Carmen miraba por la ventana de su dúplex, absorta y pensativa. Acababa de recibir un email importante de su agente con un nuevo trabajo fuera de la ciudad, y repasaba mentalmente las instrucciones. Tenía que reunirse el domingo con él, en el café Beluga, a las 11:30 de la mañana, donde le daría un sobre, con un nombre y su foto, una dirección y el anticipo acordado. Lo de siempre. Aún le quedaba un día entero hasta su cita, y pensaba aprovecharlo; al menos hasta la comida. En un par de horas, su vecino Carlos, el informático, cortaría el césped de su jardín siguiendo como siempre un patrón preestablecido, en cuadrículas de diez metros por diez; arriba, derecha, abajo, derecha, hasta que llegaba a la siguiente porción de jardín. Carmen subió las escaleras y llegó hasta su habitación. Accionó el termostato de la ducha y se metió debajo, disfrutando del agua tibia sobre su cuerpo. En el vestidor, eligió el bikini azul que se compró hace un par de días en el Centro, y que apenas le cubría el tamaño de sus pechos. Se lo puso con rapidez y las aureolas de los pezones se marcaron en el espejo de enfrente. Perfecto. Bajó a la cocina y se preparó un vermout con mucho hielo, pulpa de limón, sombrerete de colorines y pajita. ¡Ah!, la aceituna. Bien, a tomar un poco el sol en la terraza. Cogió sus gafas ahumadas y se tumbó de espaldas en la hamaca, frente a la casa del vecino.

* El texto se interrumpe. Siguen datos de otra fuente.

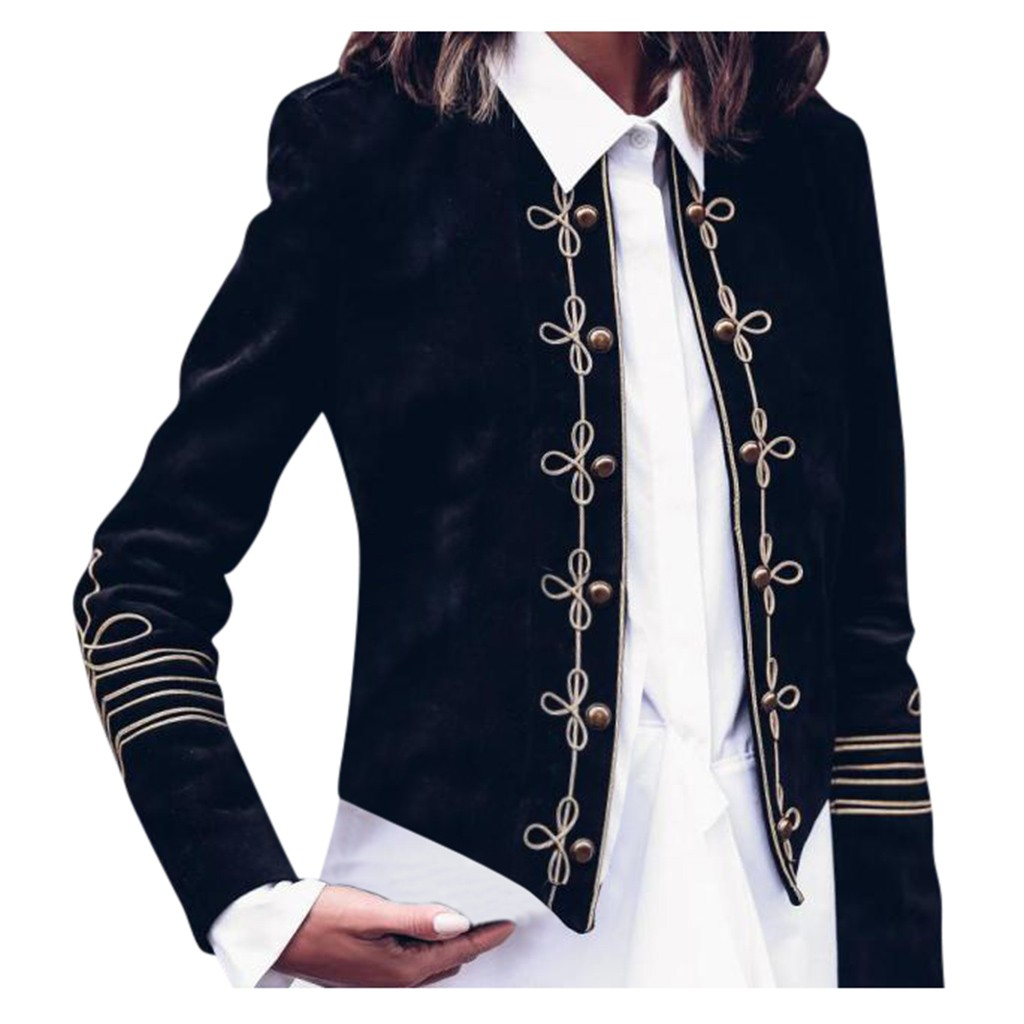 Women Ladies Fashion Retro Steampunk Gothic Military Coat Jacket Top Cardigan куртка женская зимняя пальто on AliExpress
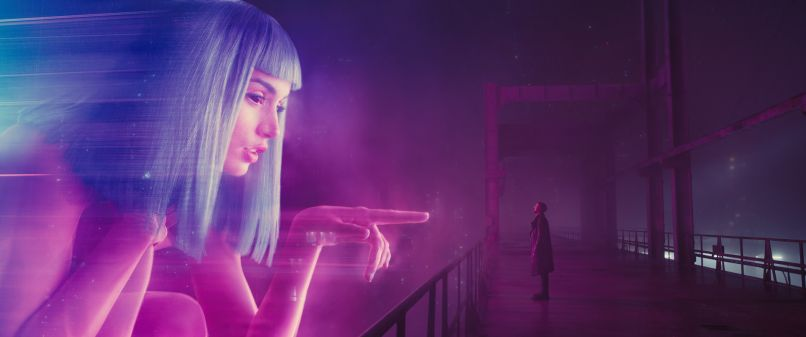 blade runner 2049 2 Filmmaker of the Year Denis Villeneuve on Crafting the Essential Sequel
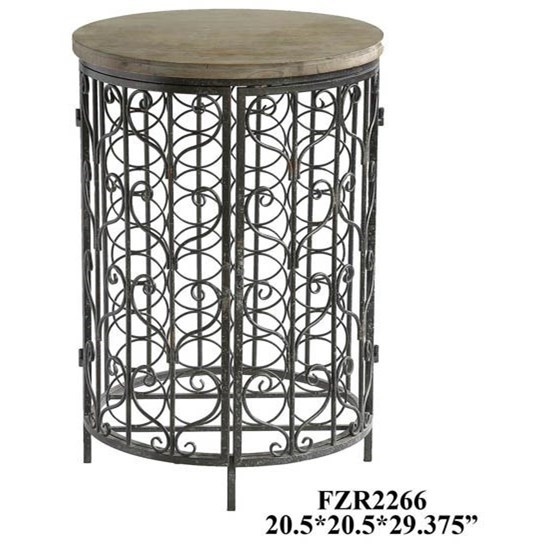 Accent Furniture Sonoma Iron and Metal Rustic Wine Cabinet by Crestview Collection at Factory Direct Furniture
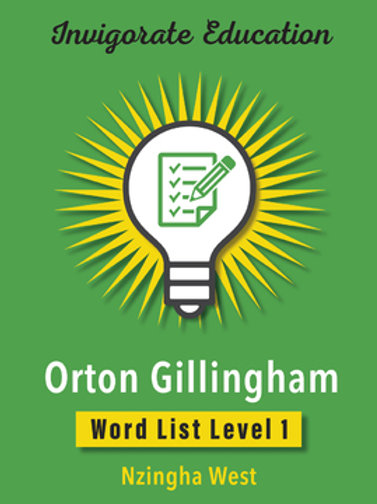 Invigorate Education Orton-Gillingham Word List Book Level 1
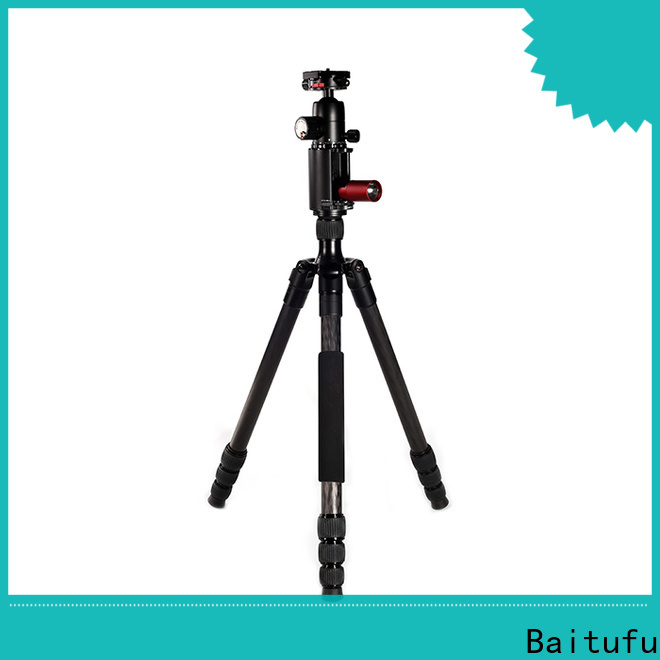 Baitufu tripod camera professional stand for video shooting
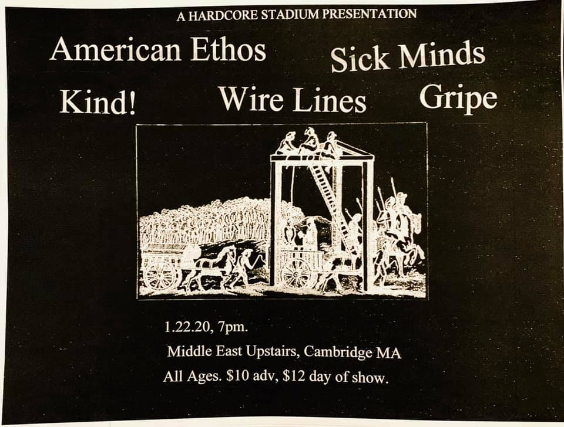 American Ethos, SICK MINDS, Kind, Wire Lines, Gripe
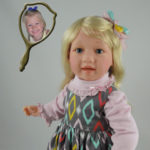 Doll That Looks Like Your Child with Pale Blonde Hair
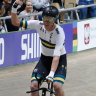 Australian world record and gold rush at track cycling world titles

No pasaron más de diez minutos hasta que Carlos, el informático, salió a cortar el césped. Disimuladamente, como si no la hubiera visto, accedió a la caseta de herramientas donde guardaba la máquina cortadora. Carmen oyó cómo encendía el cortacésped y apretaba de forma violenta el gatillo del acelerador. Salió la máquina de forma abrupta hacia adelante, y a Carlos casi se le escapa si no la hubiese agarrado con fuerza. -La estaba mirando el culo, con toda seguridad- pensó Carmen, mientras se daba la vuelta. Observó cómo Carlos, ahora lentamente, dirigía la cortadora de arriba hacia abajo, arriba, abajo, y sonrió halagada. Hasta el más fijo de los patrones o costumbres podían cambiarse con una buena motivación.


Era hora de comer. No podía permitirse el lujo de perder más tiempo con todo el trabajo que tenía por delante. Se vistió cómoda, de estar por casa, y bajó a la cocina. Cogió el cuchillo más afilado y con maestría cortó cebolla, apio, lechuga, un par de tomates y medio pepino; condimentó la ensalada con aceite de oliva y vinagre de Módena, algo de albahaca fresca y una pizca de sal. Mientras lo hacía, pensó que no había tenido suerte con los hombres; no le duraban nada, apenas un suspiro. Luego, sacó un filete de pollo de la nevera y lo pasó a la plancha por la sartén. Poco hecho, asustado. Abrió media botella de rosado espumoso y se sirvió en copa alta. -Sí, como los hombres, mucha espuma y poca chicha- Comió todo con hambre y pronto se sintió satisfecha. Encendió el equipo de música y se puso a lavar los platos. Jazz en el ambiente. En muy poco tiempo quedó todo perfectamente recogido. Impecable, como a ella le gustaba.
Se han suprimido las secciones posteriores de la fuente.